N° 242
du 02/01/200

Tchad


Plan de paix et crise à la CMAP

La Coordination des Mouvements et Partis Politiques de l'opposition du Tchad (CMAP), qui regroupe une douzaine de partis en exil s'est engagée début décembre dans des négociations de paix avec le gouvernement de N'Djaména.
Cette organisation a toutefois perdu quelque peu de son "poids" Tout d'abord avec le départ de Goukouni Weddeye (ancien président du Tchad et président du FROLINAT/CPR) et tout récemment avec la démission de son président Antoine Bangui, par ailleurs secrétaire général du Front Extérieur pour la Rénovation (FER).
Antoine Bangui a adressé sa lettre de démission à la CMAP justement à la suite de l'ouverture de ces discussions avec N'Djaména.
« En conformité avec le protocole d'accord de la CMAP signé par tous les membres de notre organisation, je me suis toujours opposé à cette politique dite de "dialogue" », a-t-il écrit à ses anciens partenaires pour expliquer sa démission. « Conformément aux statuts de la CMAP, je reste toujours partisan d'une paix globale négociée avec toute l'opposition, tant intérieure qu'extérieure, et je persiste à m'opposer à tout dialogue mené par un mouvement ou regroupement de mouvements avec le régime du général Idriss Deby dont on sait que la stratégie consiste justement à chercher à diviser l'opposition. », ajoute Antoine Bangui qui poursuit : « Entrer dans ce jeu me semble une dangereuse aberration à laquelle je ne saurais souscrire. Je renouvelle donc ici ma totale désapprobation avec cette orientation politique récemment adoptée par la majorité des membres de notre organisation. »

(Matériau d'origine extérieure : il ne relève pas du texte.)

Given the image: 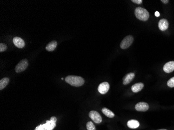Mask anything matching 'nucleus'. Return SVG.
I'll use <instances>...</instances> for the list:
<instances>
[{
	"instance_id": "18",
	"label": "nucleus",
	"mask_w": 174,
	"mask_h": 130,
	"mask_svg": "<svg viewBox=\"0 0 174 130\" xmlns=\"http://www.w3.org/2000/svg\"><path fill=\"white\" fill-rule=\"evenodd\" d=\"M86 127H87V130H96L94 124H93V122H91V121L87 122V124H86Z\"/></svg>"
},
{
	"instance_id": "1",
	"label": "nucleus",
	"mask_w": 174,
	"mask_h": 130,
	"mask_svg": "<svg viewBox=\"0 0 174 130\" xmlns=\"http://www.w3.org/2000/svg\"><path fill=\"white\" fill-rule=\"evenodd\" d=\"M65 81L70 85L75 87H79L84 83V80L82 77L76 76H68L65 78Z\"/></svg>"
},
{
	"instance_id": "4",
	"label": "nucleus",
	"mask_w": 174,
	"mask_h": 130,
	"mask_svg": "<svg viewBox=\"0 0 174 130\" xmlns=\"http://www.w3.org/2000/svg\"><path fill=\"white\" fill-rule=\"evenodd\" d=\"M133 41V38L132 36H126L120 44V47L122 49H126L132 44Z\"/></svg>"
},
{
	"instance_id": "22",
	"label": "nucleus",
	"mask_w": 174,
	"mask_h": 130,
	"mask_svg": "<svg viewBox=\"0 0 174 130\" xmlns=\"http://www.w3.org/2000/svg\"><path fill=\"white\" fill-rule=\"evenodd\" d=\"M155 15L156 17H159V16H160V14L158 11H156L155 12Z\"/></svg>"
},
{
	"instance_id": "21",
	"label": "nucleus",
	"mask_w": 174,
	"mask_h": 130,
	"mask_svg": "<svg viewBox=\"0 0 174 130\" xmlns=\"http://www.w3.org/2000/svg\"><path fill=\"white\" fill-rule=\"evenodd\" d=\"M131 1L133 3L137 4H141L142 3V0H132Z\"/></svg>"
},
{
	"instance_id": "7",
	"label": "nucleus",
	"mask_w": 174,
	"mask_h": 130,
	"mask_svg": "<svg viewBox=\"0 0 174 130\" xmlns=\"http://www.w3.org/2000/svg\"><path fill=\"white\" fill-rule=\"evenodd\" d=\"M110 89V84L107 82H104L101 83L97 88V90L100 93L105 94L109 91Z\"/></svg>"
},
{
	"instance_id": "15",
	"label": "nucleus",
	"mask_w": 174,
	"mask_h": 130,
	"mask_svg": "<svg viewBox=\"0 0 174 130\" xmlns=\"http://www.w3.org/2000/svg\"><path fill=\"white\" fill-rule=\"evenodd\" d=\"M57 45V42L56 41H52L48 43V45L46 46L45 49L49 52H52L56 49Z\"/></svg>"
},
{
	"instance_id": "20",
	"label": "nucleus",
	"mask_w": 174,
	"mask_h": 130,
	"mask_svg": "<svg viewBox=\"0 0 174 130\" xmlns=\"http://www.w3.org/2000/svg\"><path fill=\"white\" fill-rule=\"evenodd\" d=\"M7 49V46L4 43H0V52H4Z\"/></svg>"
},
{
	"instance_id": "10",
	"label": "nucleus",
	"mask_w": 174,
	"mask_h": 130,
	"mask_svg": "<svg viewBox=\"0 0 174 130\" xmlns=\"http://www.w3.org/2000/svg\"><path fill=\"white\" fill-rule=\"evenodd\" d=\"M13 41L14 45L19 49H22L25 46V43L24 41L19 37H17V36L14 37Z\"/></svg>"
},
{
	"instance_id": "14",
	"label": "nucleus",
	"mask_w": 174,
	"mask_h": 130,
	"mask_svg": "<svg viewBox=\"0 0 174 130\" xmlns=\"http://www.w3.org/2000/svg\"><path fill=\"white\" fill-rule=\"evenodd\" d=\"M127 124L128 126V128L135 129L138 128L139 126L140 123L139 122V121L136 120H130L127 122Z\"/></svg>"
},
{
	"instance_id": "2",
	"label": "nucleus",
	"mask_w": 174,
	"mask_h": 130,
	"mask_svg": "<svg viewBox=\"0 0 174 130\" xmlns=\"http://www.w3.org/2000/svg\"><path fill=\"white\" fill-rule=\"evenodd\" d=\"M57 119L55 117H52L50 121H46V123L37 126L34 130H52L56 126Z\"/></svg>"
},
{
	"instance_id": "5",
	"label": "nucleus",
	"mask_w": 174,
	"mask_h": 130,
	"mask_svg": "<svg viewBox=\"0 0 174 130\" xmlns=\"http://www.w3.org/2000/svg\"><path fill=\"white\" fill-rule=\"evenodd\" d=\"M29 65V63L27 59H24L23 60L20 61L19 63L16 65L15 67V71L17 73H19L24 71V70L27 69Z\"/></svg>"
},
{
	"instance_id": "13",
	"label": "nucleus",
	"mask_w": 174,
	"mask_h": 130,
	"mask_svg": "<svg viewBox=\"0 0 174 130\" xmlns=\"http://www.w3.org/2000/svg\"><path fill=\"white\" fill-rule=\"evenodd\" d=\"M144 84L142 83H137L133 84L131 87V90L133 93H138L142 90Z\"/></svg>"
},
{
	"instance_id": "12",
	"label": "nucleus",
	"mask_w": 174,
	"mask_h": 130,
	"mask_svg": "<svg viewBox=\"0 0 174 130\" xmlns=\"http://www.w3.org/2000/svg\"><path fill=\"white\" fill-rule=\"evenodd\" d=\"M135 76V74L133 72H131L127 74L124 78L123 79V84L124 85H127L129 83L131 82V81L133 80Z\"/></svg>"
},
{
	"instance_id": "19",
	"label": "nucleus",
	"mask_w": 174,
	"mask_h": 130,
	"mask_svg": "<svg viewBox=\"0 0 174 130\" xmlns=\"http://www.w3.org/2000/svg\"><path fill=\"white\" fill-rule=\"evenodd\" d=\"M167 85L170 87V88H174V76L171 79L167 82Z\"/></svg>"
},
{
	"instance_id": "3",
	"label": "nucleus",
	"mask_w": 174,
	"mask_h": 130,
	"mask_svg": "<svg viewBox=\"0 0 174 130\" xmlns=\"http://www.w3.org/2000/svg\"><path fill=\"white\" fill-rule=\"evenodd\" d=\"M135 14L137 18L141 21H147L149 18V13L147 9L141 7H137L135 11Z\"/></svg>"
},
{
	"instance_id": "11",
	"label": "nucleus",
	"mask_w": 174,
	"mask_h": 130,
	"mask_svg": "<svg viewBox=\"0 0 174 130\" xmlns=\"http://www.w3.org/2000/svg\"><path fill=\"white\" fill-rule=\"evenodd\" d=\"M169 26L168 22L166 19H162L158 23V28L161 31H165L168 29Z\"/></svg>"
},
{
	"instance_id": "16",
	"label": "nucleus",
	"mask_w": 174,
	"mask_h": 130,
	"mask_svg": "<svg viewBox=\"0 0 174 130\" xmlns=\"http://www.w3.org/2000/svg\"><path fill=\"white\" fill-rule=\"evenodd\" d=\"M9 78H8L7 77L2 79L0 80V90H2L3 89H4L9 84Z\"/></svg>"
},
{
	"instance_id": "6",
	"label": "nucleus",
	"mask_w": 174,
	"mask_h": 130,
	"mask_svg": "<svg viewBox=\"0 0 174 130\" xmlns=\"http://www.w3.org/2000/svg\"><path fill=\"white\" fill-rule=\"evenodd\" d=\"M89 117L95 122V124H100L102 121V117L100 114L99 112H97L95 110H92L89 114Z\"/></svg>"
},
{
	"instance_id": "8",
	"label": "nucleus",
	"mask_w": 174,
	"mask_h": 130,
	"mask_svg": "<svg viewBox=\"0 0 174 130\" xmlns=\"http://www.w3.org/2000/svg\"><path fill=\"white\" fill-rule=\"evenodd\" d=\"M149 106L148 104L145 102H140L136 104L135 106V109L138 111H142L145 112L149 109Z\"/></svg>"
},
{
	"instance_id": "9",
	"label": "nucleus",
	"mask_w": 174,
	"mask_h": 130,
	"mask_svg": "<svg viewBox=\"0 0 174 130\" xmlns=\"http://www.w3.org/2000/svg\"><path fill=\"white\" fill-rule=\"evenodd\" d=\"M163 70L166 73H170L174 71V61L166 63L163 67Z\"/></svg>"
},
{
	"instance_id": "17",
	"label": "nucleus",
	"mask_w": 174,
	"mask_h": 130,
	"mask_svg": "<svg viewBox=\"0 0 174 130\" xmlns=\"http://www.w3.org/2000/svg\"><path fill=\"white\" fill-rule=\"evenodd\" d=\"M102 111L103 114H105L106 117H109L110 118H112L115 116V114L111 110L106 108H102Z\"/></svg>"
},
{
	"instance_id": "23",
	"label": "nucleus",
	"mask_w": 174,
	"mask_h": 130,
	"mask_svg": "<svg viewBox=\"0 0 174 130\" xmlns=\"http://www.w3.org/2000/svg\"><path fill=\"white\" fill-rule=\"evenodd\" d=\"M161 2H163V3H164V4H167V3L169 2V1L168 0H162Z\"/></svg>"
},
{
	"instance_id": "24",
	"label": "nucleus",
	"mask_w": 174,
	"mask_h": 130,
	"mask_svg": "<svg viewBox=\"0 0 174 130\" xmlns=\"http://www.w3.org/2000/svg\"><path fill=\"white\" fill-rule=\"evenodd\" d=\"M167 130L166 129H160V130Z\"/></svg>"
}]
</instances>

Aux dernières nouvelles, la CMAP ne désespérait pas toutefois de le faire revenir à la tête du mouvement, d'autant que l'autre mouvement rebelle, le MDJT a lui aussi engagé des négociations avec N'Djaména, et que ceux qui resteront à l'écart de toutes ses tractations risquent de se retrouver bien isolés.
 
Des "garanties" données au président Deby
 
Si le président Idriss Deby a jugé "positif" le plan de paix proposé par la CMAP à l'issue d'un entretien avec une délégation de ce mouvement, qui a eu lieu le 14 décembre, à Abéché dans l'est du Tchad, c'est avant tout parce que ses interlocuteurs lui ont donné l'assurance de le laisser finir son mandat présidentiel sans encombre.
Dans ses cartons, la délégation de la CMAP conduite par son Commissaire aux relations extérieures, le Dr Ley Ngardigal, avait une proposition de paix globale.

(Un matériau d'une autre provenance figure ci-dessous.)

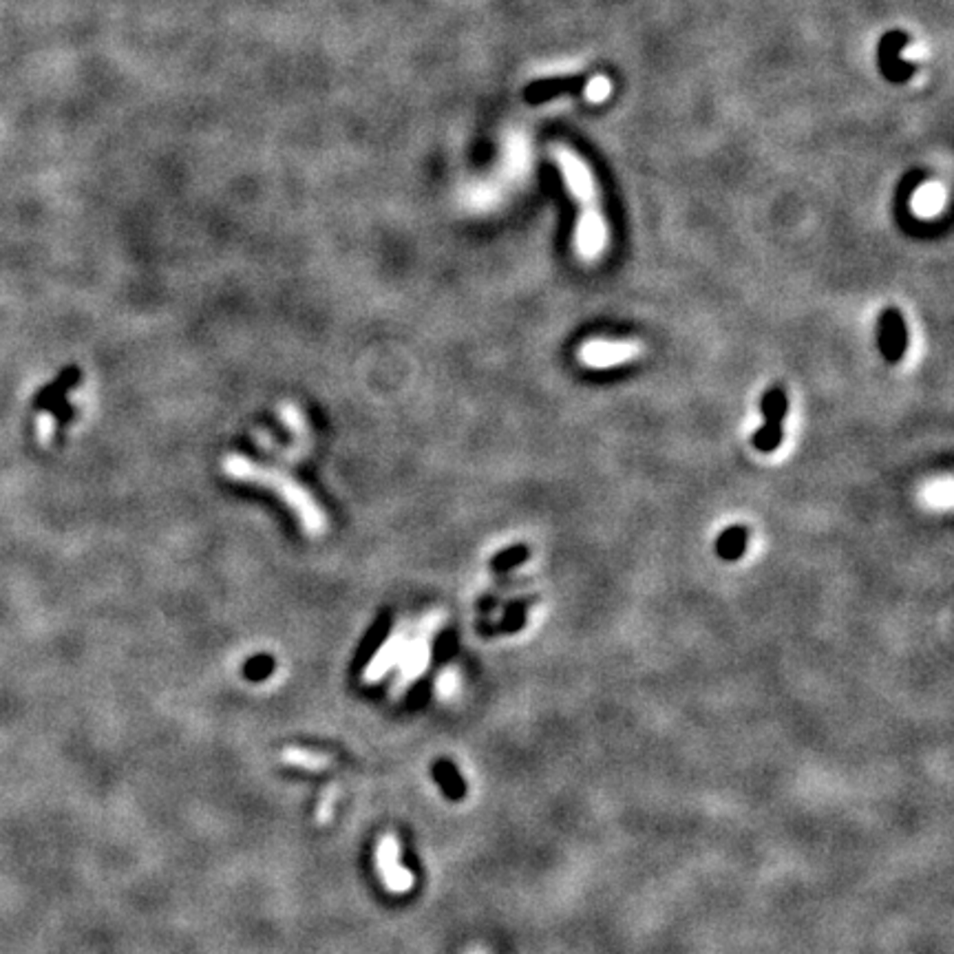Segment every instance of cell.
Listing matches in <instances>:
<instances>
[{"label": "cell", "instance_id": "5bb4252c", "mask_svg": "<svg viewBox=\"0 0 954 954\" xmlns=\"http://www.w3.org/2000/svg\"><path fill=\"white\" fill-rule=\"evenodd\" d=\"M782 442V427L780 424H767L762 429H758L753 435V447L762 453H771L780 447Z\"/></svg>", "mask_w": 954, "mask_h": 954}, {"label": "cell", "instance_id": "5b68a950", "mask_svg": "<svg viewBox=\"0 0 954 954\" xmlns=\"http://www.w3.org/2000/svg\"><path fill=\"white\" fill-rule=\"evenodd\" d=\"M908 347V332L904 316L899 314V310L888 307L879 316V350H882L884 359L888 363H897L904 359Z\"/></svg>", "mask_w": 954, "mask_h": 954}, {"label": "cell", "instance_id": "7a4b0ae2", "mask_svg": "<svg viewBox=\"0 0 954 954\" xmlns=\"http://www.w3.org/2000/svg\"><path fill=\"white\" fill-rule=\"evenodd\" d=\"M376 868L383 879V886L391 895H407L413 888V873L400 859V840L394 833L380 835L376 844Z\"/></svg>", "mask_w": 954, "mask_h": 954}, {"label": "cell", "instance_id": "4fadbf2b", "mask_svg": "<svg viewBox=\"0 0 954 954\" xmlns=\"http://www.w3.org/2000/svg\"><path fill=\"white\" fill-rule=\"evenodd\" d=\"M786 411H789V400L782 389H769L762 395V415H765L767 424H780L785 420Z\"/></svg>", "mask_w": 954, "mask_h": 954}, {"label": "cell", "instance_id": "30bf717a", "mask_svg": "<svg viewBox=\"0 0 954 954\" xmlns=\"http://www.w3.org/2000/svg\"><path fill=\"white\" fill-rule=\"evenodd\" d=\"M943 204H946V190L939 184H926L923 188H919L914 193L913 208L914 213L922 214V217H934V214L941 213Z\"/></svg>", "mask_w": 954, "mask_h": 954}, {"label": "cell", "instance_id": "e0dca14e", "mask_svg": "<svg viewBox=\"0 0 954 954\" xmlns=\"http://www.w3.org/2000/svg\"><path fill=\"white\" fill-rule=\"evenodd\" d=\"M523 623H526V610H523L522 604L513 605V608L506 613L504 630H508V632H517V630L523 628Z\"/></svg>", "mask_w": 954, "mask_h": 954}, {"label": "cell", "instance_id": "ac0fdd59", "mask_svg": "<svg viewBox=\"0 0 954 954\" xmlns=\"http://www.w3.org/2000/svg\"><path fill=\"white\" fill-rule=\"evenodd\" d=\"M931 502L932 504H943V506H948V504L952 502V484H950V479H943V482L934 484V486L931 488Z\"/></svg>", "mask_w": 954, "mask_h": 954}, {"label": "cell", "instance_id": "8992f818", "mask_svg": "<svg viewBox=\"0 0 954 954\" xmlns=\"http://www.w3.org/2000/svg\"><path fill=\"white\" fill-rule=\"evenodd\" d=\"M555 158L559 161L561 170H564V177L568 188L575 193V197L579 199L581 205L586 204H596L595 202V184H592V175L588 166L584 164L575 153L568 149H557Z\"/></svg>", "mask_w": 954, "mask_h": 954}, {"label": "cell", "instance_id": "9a60e30c", "mask_svg": "<svg viewBox=\"0 0 954 954\" xmlns=\"http://www.w3.org/2000/svg\"><path fill=\"white\" fill-rule=\"evenodd\" d=\"M528 548L526 546H513L508 548V550L500 552L497 557H493V568L495 570H508V568H515V566H520L522 561L528 559Z\"/></svg>", "mask_w": 954, "mask_h": 954}, {"label": "cell", "instance_id": "52a82bcc", "mask_svg": "<svg viewBox=\"0 0 954 954\" xmlns=\"http://www.w3.org/2000/svg\"><path fill=\"white\" fill-rule=\"evenodd\" d=\"M407 641H409L407 634H404L403 630H395V632L391 634L383 645H380V650L376 652V657L371 659L369 665L365 668L363 683L365 685H374V683L383 681V678L386 677V672H389L391 668H395V665L400 663Z\"/></svg>", "mask_w": 954, "mask_h": 954}, {"label": "cell", "instance_id": "44dd1931", "mask_svg": "<svg viewBox=\"0 0 954 954\" xmlns=\"http://www.w3.org/2000/svg\"><path fill=\"white\" fill-rule=\"evenodd\" d=\"M471 954H482V952H471Z\"/></svg>", "mask_w": 954, "mask_h": 954}, {"label": "cell", "instance_id": "2e32d148", "mask_svg": "<svg viewBox=\"0 0 954 954\" xmlns=\"http://www.w3.org/2000/svg\"><path fill=\"white\" fill-rule=\"evenodd\" d=\"M608 95H610V80H608V77L599 76V77H595V80H590L588 89H586V97H588L590 102H601V100H605Z\"/></svg>", "mask_w": 954, "mask_h": 954}, {"label": "cell", "instance_id": "3957f363", "mask_svg": "<svg viewBox=\"0 0 954 954\" xmlns=\"http://www.w3.org/2000/svg\"><path fill=\"white\" fill-rule=\"evenodd\" d=\"M429 660H432V643H429V634H418L413 641H407L404 645L403 659H400V674L398 681L394 685V696H400L407 689L418 681L420 677L427 669Z\"/></svg>", "mask_w": 954, "mask_h": 954}, {"label": "cell", "instance_id": "6da1fadb", "mask_svg": "<svg viewBox=\"0 0 954 954\" xmlns=\"http://www.w3.org/2000/svg\"><path fill=\"white\" fill-rule=\"evenodd\" d=\"M223 468H226L228 476H232L234 479H246V482H254V484H261V486L274 488V491L278 493V497H283L287 506L296 513L298 520H301L303 526H305L307 535L316 537L325 532L327 522H325V515H323L321 506H316V502L307 495L305 488L298 486V484L292 482L287 476L274 471V468L261 467V464L252 462V459L237 458V455L226 458Z\"/></svg>", "mask_w": 954, "mask_h": 954}, {"label": "cell", "instance_id": "ffe728a7", "mask_svg": "<svg viewBox=\"0 0 954 954\" xmlns=\"http://www.w3.org/2000/svg\"><path fill=\"white\" fill-rule=\"evenodd\" d=\"M334 800H336L334 791H332V789H330V791H327L325 800H323V804H321V806H318V813H316V820H318V822H321V824H325V822H327V820H330V815H332V806H334Z\"/></svg>", "mask_w": 954, "mask_h": 954}, {"label": "cell", "instance_id": "277c9868", "mask_svg": "<svg viewBox=\"0 0 954 954\" xmlns=\"http://www.w3.org/2000/svg\"><path fill=\"white\" fill-rule=\"evenodd\" d=\"M605 222L596 204L581 205L579 223H577V248L584 259H595L604 252Z\"/></svg>", "mask_w": 954, "mask_h": 954}, {"label": "cell", "instance_id": "9c48e42d", "mask_svg": "<svg viewBox=\"0 0 954 954\" xmlns=\"http://www.w3.org/2000/svg\"><path fill=\"white\" fill-rule=\"evenodd\" d=\"M281 760L286 762V765L305 771H327L332 767V758L325 756V753L298 750V747H290V750L283 751Z\"/></svg>", "mask_w": 954, "mask_h": 954}, {"label": "cell", "instance_id": "ba28073f", "mask_svg": "<svg viewBox=\"0 0 954 954\" xmlns=\"http://www.w3.org/2000/svg\"><path fill=\"white\" fill-rule=\"evenodd\" d=\"M641 347L636 342H608V341H592L586 347H581V360L590 367H610L616 363L639 356Z\"/></svg>", "mask_w": 954, "mask_h": 954}, {"label": "cell", "instance_id": "d6986e66", "mask_svg": "<svg viewBox=\"0 0 954 954\" xmlns=\"http://www.w3.org/2000/svg\"><path fill=\"white\" fill-rule=\"evenodd\" d=\"M53 424H56V420H53L51 413H42L41 418H38V435H41V440L45 444H49V440H51Z\"/></svg>", "mask_w": 954, "mask_h": 954}, {"label": "cell", "instance_id": "7c38bea8", "mask_svg": "<svg viewBox=\"0 0 954 954\" xmlns=\"http://www.w3.org/2000/svg\"><path fill=\"white\" fill-rule=\"evenodd\" d=\"M435 777H438L440 786H442L444 794L451 797V800H462L464 794H467V786H464L462 777H459L458 769H455L449 760H442L435 765Z\"/></svg>", "mask_w": 954, "mask_h": 954}, {"label": "cell", "instance_id": "8fae6325", "mask_svg": "<svg viewBox=\"0 0 954 954\" xmlns=\"http://www.w3.org/2000/svg\"><path fill=\"white\" fill-rule=\"evenodd\" d=\"M747 550V531L742 526H731L718 537L716 552L718 557L727 561H736L745 555Z\"/></svg>", "mask_w": 954, "mask_h": 954}]
</instances>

Selon Ley Ngardigal (par ailleurs dirigeant du parti ACTUS), le plan de paix proposé à Idriss Deby pourrait se dérouler en quatre phases :
- pour manifester sa volonté réelle de paix, le président Deby proclamerait une amnistie générale pour tous les exilés et autres opposants politico-militaires.
- à charge ensuite pour la CMAP de réunir toute l'opposition extérieure, pour mettre au point une plate-forme commune de négociations.

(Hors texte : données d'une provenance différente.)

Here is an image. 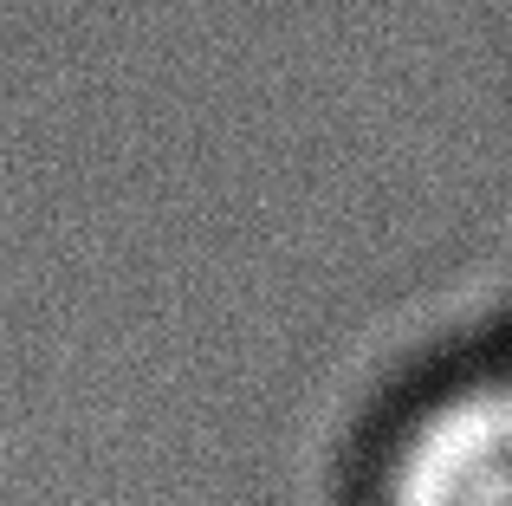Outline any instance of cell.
<instances>
[{
    "instance_id": "6da1fadb",
    "label": "cell",
    "mask_w": 512,
    "mask_h": 506,
    "mask_svg": "<svg viewBox=\"0 0 512 506\" xmlns=\"http://www.w3.org/2000/svg\"><path fill=\"white\" fill-rule=\"evenodd\" d=\"M389 506H512V377L448 396L409 435Z\"/></svg>"
}]
</instances>
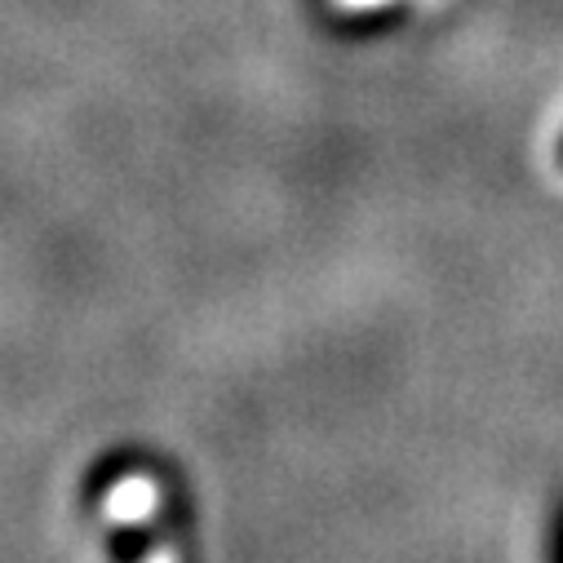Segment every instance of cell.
<instances>
[{
	"label": "cell",
	"mask_w": 563,
	"mask_h": 563,
	"mask_svg": "<svg viewBox=\"0 0 563 563\" xmlns=\"http://www.w3.org/2000/svg\"><path fill=\"white\" fill-rule=\"evenodd\" d=\"M161 506H165V488L152 475L133 471V475L111 479V488L102 493V506L98 510H102V519L111 528H143Z\"/></svg>",
	"instance_id": "6da1fadb"
},
{
	"label": "cell",
	"mask_w": 563,
	"mask_h": 563,
	"mask_svg": "<svg viewBox=\"0 0 563 563\" xmlns=\"http://www.w3.org/2000/svg\"><path fill=\"white\" fill-rule=\"evenodd\" d=\"M143 563H178V550L174 545H152Z\"/></svg>",
	"instance_id": "7a4b0ae2"
},
{
	"label": "cell",
	"mask_w": 563,
	"mask_h": 563,
	"mask_svg": "<svg viewBox=\"0 0 563 563\" xmlns=\"http://www.w3.org/2000/svg\"><path fill=\"white\" fill-rule=\"evenodd\" d=\"M559 156H563V152H559Z\"/></svg>",
	"instance_id": "3957f363"
}]
</instances>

- une fois mise au point de cette plate-forme commune, s'ouvriraient des discussions avec le gouvernement de N'Djaména dans un pays tiers.
- enfin, si d'aventure, opposition et gouvernement arrivaient à un consensus, un plan définitif de paix serait entériner par le président Deby. Cet accord final devrait aussi être garanti, selon la CMAP, par des pays tiers (et l'on pense à la Libye), des bailleurs de fonds et des personnalités morales, comme ce fut par exemple le cas avec Mandela au Burundi.
Que gagnerait en échange l'opposition ? L'engagement du président Deby de ne pas modifier l'actuelle constitution tchadienne, qui, en l'état, ne lui permet pas de briguer un autre mandat de président en 2006. Si les négociations avancent dans ce sens, les opposants, du moins ceux que la CMAP aura convaincu , seraient prêts à participer à un gouvernement dit "de transition".